Je ne partage toutefois pas ses préoccupations relatives à l’usage de la grammaire des « droits » dans la quête d’un statut rénové pour les autochtones.

Le langage légitime des « droits »

Il y a peut-être un risque de « jeter le bébé avec l’eau du bain » si on pousse la critique du dogme culturaliste jusqu’à remettre en cause la référence aux « droits » des peuples autochtones. Les autochtones ne se réclament pas d’une conception « fondamentalisée » ou irréductible de leur altérité ; cela leur a été imposé par l’État, dont les juges. Il faut dire sans ambages que l’affirmation d’un « droit » est parfaitement adaptée lorsqu’on l’insère dans l’horizon du « droit à l’autodétermination » qui est la clé du débat. La reconnaissance des autochtones comme communautés politiques au sein du constitutionnalisme canadien que Jean Leclair appelle de ses voeux peut sans difficulté s’insérer dans la matrice du droit à l’autodétermination.

Le langage des droits est en fait un moyen puissant et légitime d’exprimer l’obligation de rompre avec l’absolutisme étatiste moderne postulant une souveraineté plénière et exclusive dont la société majoritaire issue du colonialisme sera fatalement la bénéficiaire. Dans la perspective de la décolonisation des peuples, il va de soi que les droits des colonisés et la demande d’un nouveau partage du pouvoir vont de pair. Dès lors qu’il est admis que le droit à l’autodétermination a pour objet le partage émancipateur du pouvoir, on voit bien qu’il s’agit d’une question différente de celle des droits individuels qui concerne la limitation du pouvoir, donc de la « liberté » du citoyen. On ne doit pas laisser dire, et ce n’est probablement pas ce qu’affirme Jean Leclair, qu’il est nécessaire de renoncer aux droits de groupe pour opérer la synthèse avec les droits individuels. La Déclaration sur les droits des peuples autochtones de l’ONU montre clairement la voie à suivre à cet égard puisqu’elle affirme à son article 3 le droit à l’autodétermination tout en énonçant, aux termes de l’article 34, que les institutions et les normes autochtones doivent respecter les instruments internationaux de protection des droits de l’homme.

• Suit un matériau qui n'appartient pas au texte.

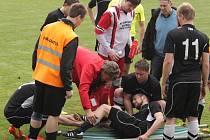 Koničtí fotbalisté svou obrannou strategií sebrali body i lídrovi krajského přeboru Kozlovicím. Ty navíc přišly o Jaromíra Tomčíka, který si zlomil nohu.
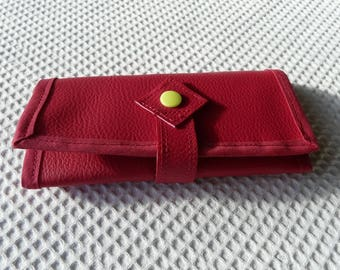 Case, pouch, slip into the purse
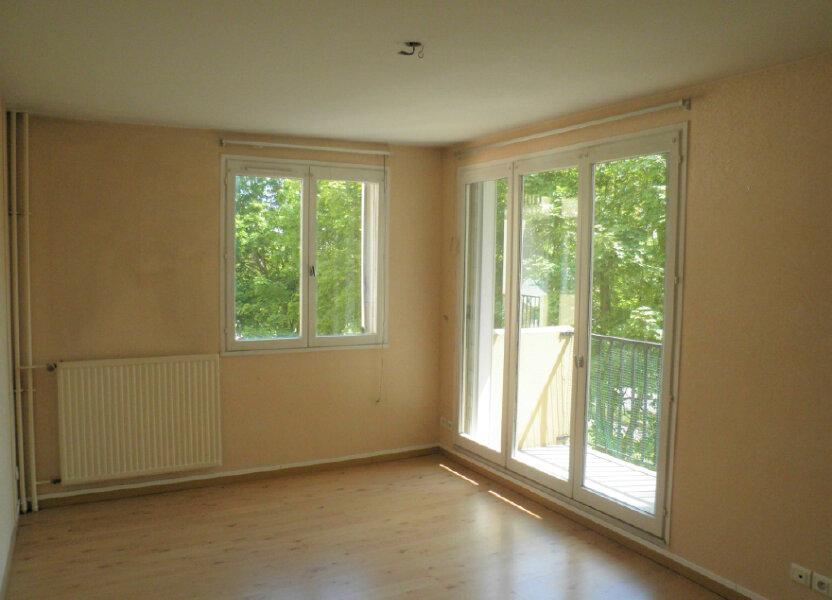 Appartement à louer 48.91m2 à Compiègne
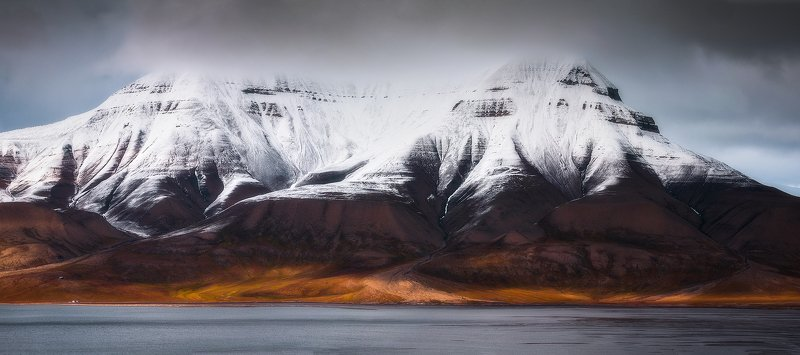 svalbard, spitsbergen, northnorway, islands, polar, arctic, summer, panorama Dragons made of oxygenphoto preview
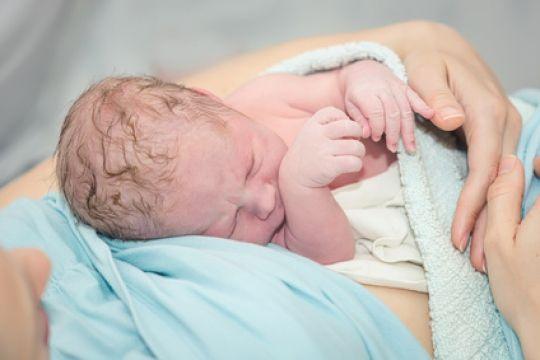 Mamiweb.de - Geburtshaus: Geburt in entspannter Atmosphäre !  #geburtshaus #geburt #geboren #entbindung #hebamme #baby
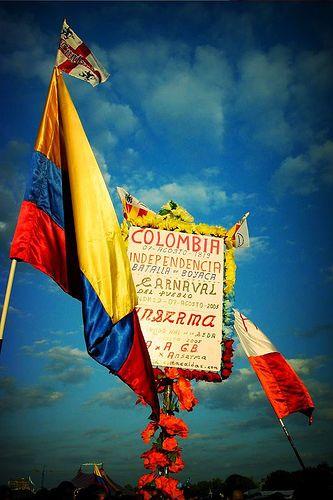 Se celebra Día independence Colombiano en Colombia. Es el 20 de julio. La celebración es sobre el independence de Colombia. Colombia tiene Un festival anual, yo quiero ir a festival.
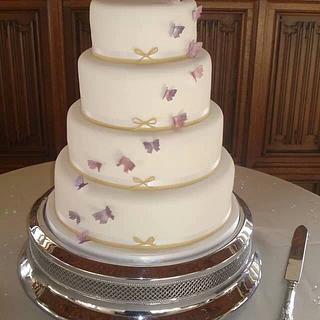 Simple butterflies wedding cake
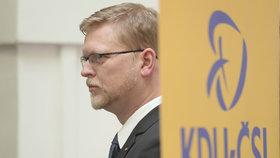 Šéf KDU-ČSL Pavel Bělobrádek při tiskovce ve Sněmovně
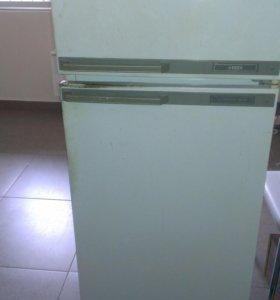 Холодильник минск 15м (могу прислать видео)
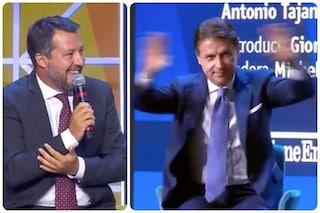 """Salvini: """"C'è maggioranza per rivedere il reddito di cittadinanza"""", Conte si sbraccia per smentirlo"""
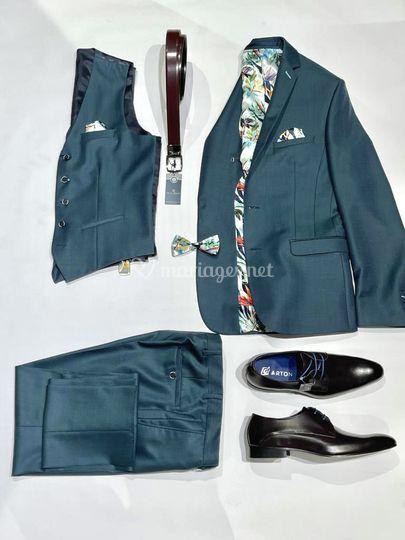 Costume vert et accessoires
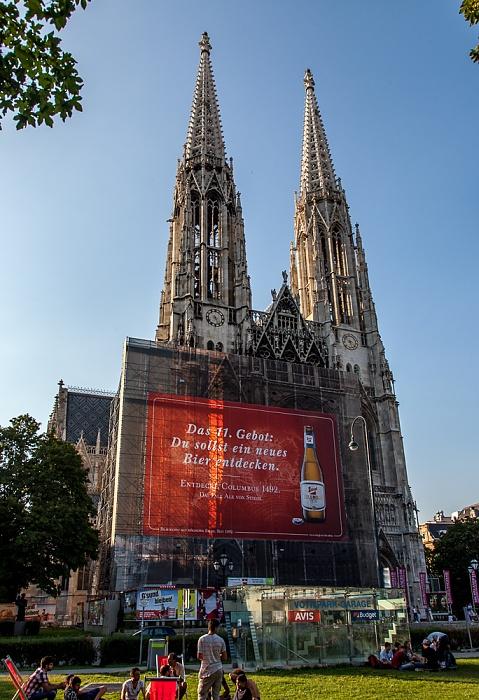 Alsergrund (IX. Bezirk): Sigmund-Freud-Park, Votivkirche Wien 2016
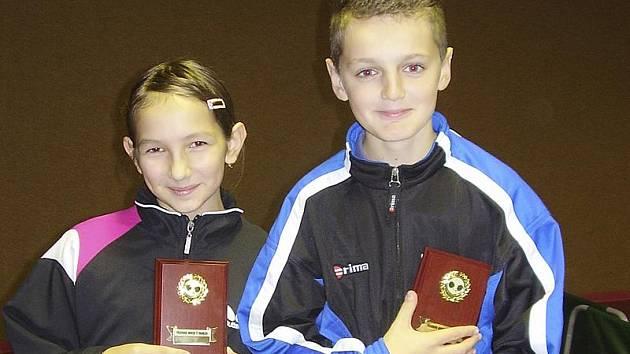 Stejně jako v minulém roce tituly okresních žákovských přeborníků v prestižní dvouhře vybojovali velešínská Veronika Javoříková a kaplický Marek Urazil (na snímku).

L’identité comme alibi du néocolonialisme judiciaire

Par ailleurs, je doute que la jurisprudence « identitariste » ramène le travail des juges, tel que l’affirme Jean Leclair, au souci à dominante empirique d’exhumer « ce qui était » selon la méthode des sciences sociales plutôt que d’affirmer une valeur normative jugée cardinale.

Il ne faut pas escamoter le soubassement politique et économique du chantier entrepris par la Cour suprême car, lorsque l’on débusque le programme sous-jacent au raisonnement des magistrats, on se trouve face à une idéologie que l’on pourrait qualifier de néocoloniale. La jurisprudence rend compte d’une volonté politique du plus haut tribunal de mettre en oeuvre des procédés de répartition des richesses et du pouvoir entre les peuples autochtones et la société dominante, procédés qui sauvegardent de manière univoque le primat de l’État et les acquis essentiels de la colonisation tout en affirmant une certaine légitimité autochtone. Le principe normatif – d’aucuns diraient « axiologique » – de référence est l’impératif de « conciliation » de la préexistence et de la persistance de l’autochtonie avec la société majoritaire issue de l’affirmation de souveraineté de l’État. De cet impératif résulte l’enclavement des autochtones dans un univers rendant irréversible, pour l’essentiel, la redistribution massive de richesse et de pouvoir opérée à leur détriment par le projet colonial.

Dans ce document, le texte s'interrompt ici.